Continue the piece below about leaving Scrivener for writing tools built around plain text and mark-up, starting right after its final sentence.
____ EXCERPTED TEXT
I speak occasionally on the Cambridge NaNo Discord about my writing tools, since they are increasingly unconventional.

Scrivener or Not

I was a huge Scrivener fan for quite some time, and as recently as March I was giving tips on how I like to configure it. It’s excellent for organising your work into multiple files and managing the structure, keeping notes alongside the manuscript, and has a powerful compiler for output.

But as I came closer to needing production-quality output for onward processing, I found myself increasingly untrusting of that compiler. It’s got so many options that I wish it had a much more robust notion of loading, saving and editing configurations.

I decided that I needed something I had more control over, a tool that covered the ‘manuscript to ebook’ pipeline in as few steps as possible (because otherwise I’m going to get something wrong somewhere), and while I was at it, something that suited the way I’d like to write as much as possible.

Philosophy

The goals of the tool have evolved a little as I’ve worked on it, but mostly represent the way I want to work:

Style

At secondary school I won a prize (for achievement in mathematics, or maybe for achievements at the local non-prestigious FE college, or something), and they gave me a book token. I bought a guide to HTML4, and it already had <font> deprecated. That was in about 1998; MS Word apparently already worked in styles before then, but even now it still promotes making individual changes to the formatting of individual things.

Don’t do it. In Word, give everything a style. When you’re tempted to apply some individual formatting you’re probably actually proposing a new style. (There are a few issues with spacing around lists and tables (among others) but making workarounds for bad tech should be the exception rather than the rule.) In HTML, use CSS to give your entities sensible defaults based on their role in the document, and put classes on the ones that need to deviate from it. Avoid putting style on individual elements: any item that needs style probably deserves a class.

Although there are exceptions (and I’m not writing those), a novel typically doesn’t need much style (and in traditional printing doesn’t support much). You need paragraphs, a distinct style for first paragraphs, something to break scenes, and maybe chapter/part headings. Inline you should probably only be using italics (although I think bold is becoming more common).

Scrivener’s RTF is necessary for some applications, but is overkill and a potential additional point of failure for mine. You can tell the compiler to ignore formatting in individual documents (and I think it leaves in your emphasis) but I don’t want to have to worry about it.

Mark-up and Configuration

I love mark-up languages. If I did more work with ‘proper’ programming languages I would love makefiles. The idea is that everything lives in the text files, where I can easily fix any problems. Scrivener’s compiler settings are pretty good, but a bit too black-boxy for me to really trust them with production work (especially since, as above, they do much more than I need).
________
____ GIVEN INFORMATION
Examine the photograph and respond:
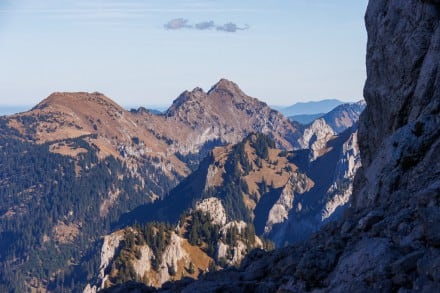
________
ANSWER FOR THE TASK:
Keeping the manuscript (including metadata) in mark-up gives me excellent control over what information I store and where, and since I’m also the tool developer I also have that control over what happens to it. Since it’s also plain text I can edit it anywhere and use any version control. Scrivener projects go OK in git, until you want to diff something.

Inline Notes

These weren’t originally an objective, but have emerged as a significant strength as I’ve worked with it. In Scrivener you can put comments into a file, or in the document notes, but you might have a hard time finding them again (they show up in searches, provided you remember what to search for). You can put them in their own documents, but then you need to leave the manuscript (or at least switch one of your panes to the notes file). Even then I can’t always remember where I put everything.

I had to overcome a number of challenges to make inline notes powerful enough, but I’ve now reached the point where all notes are inline (if only because it doesn’t matter where you put them.

Implementation

Since fundamentally what I’ve got is a mark-up language and processor, I wrote it in Python. I feed my project file to a command line script, which spits out a folder full of HTML files that are almost ebooks, and a report of analysis and notes.

In future I could make an editor that updates the report automatically and displays it beside the manuscript, but meh. I can put a browser next to the text editor.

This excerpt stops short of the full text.